Alex Thompson By Alex Thompson May12,2024

It’s a day former President Trump hoped would never come. 

After a relentless pursuit for delay, Trump will make history Monday morning by taking his seat at the defense table in a Manhattan courtroom, where the first criminal trial of a former U.S. president will begin. 

For four days a week – for six or more weeks – the presumptive Republican nominee will sit in a dingy room roughly the size of a basketball court face-to-face with 12 New Yorkers who will decide whether to make Trump a convicted felon before he goes before voters this November. 

The start of jury selection marks a monumental moment in Trump’s intertwined political and legal campaigns, where the former president’s criminal cases have become an inherent component of his third bid for a shot at the White House. 

But of Trump’s four criminal indictments, it is the hush money case that jumped out in front – the case in which legal observers agree he faces the least serious charges. It remains unclear whether any of the former president’s other indictments will reach a jury this year. 

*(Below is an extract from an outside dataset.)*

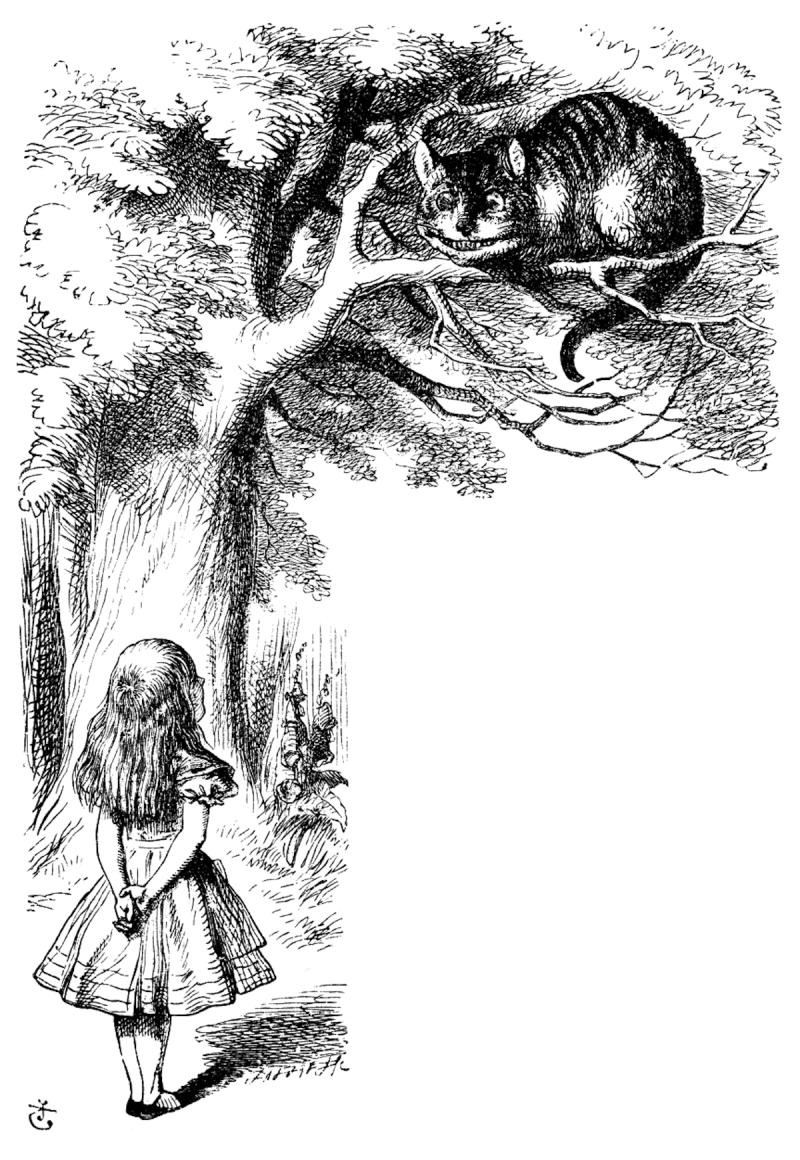 Imagen 7 de 8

Trump constantly rails against his legal troubles, accusing everyone from judges to prosecutors to President Biden himself of targeting him politically to prevent him from running for office again. None of the accusations have been proven to have merit but that hasn’t stopped Trump from ranting incessantly at every turn even as gag orders hang over him.

“They weaponize government, and they take me to court on bullshit,” Trump said in a video posted to Truth Social last week. 

Trump faces 34 low-level felony counts of falsifying business records in connection with his reimbursements to his then-fixer, Michael Cohen, for paying porn actress Stormy Daniels $130,000 in October 2016 to stay quiet about an alleged sexual encounter with Trump.  

Trump, who denies the affair, pleaded not guilty. 

Manhattan District Attorney Alvin Bragg (D) will attempt to broaden the story beyond hush money and cast it as one of election interference, claiming Trump engaged in a criminal scheme to hide damaging information from voters during his 2016 campaign and right before his November victory that year. 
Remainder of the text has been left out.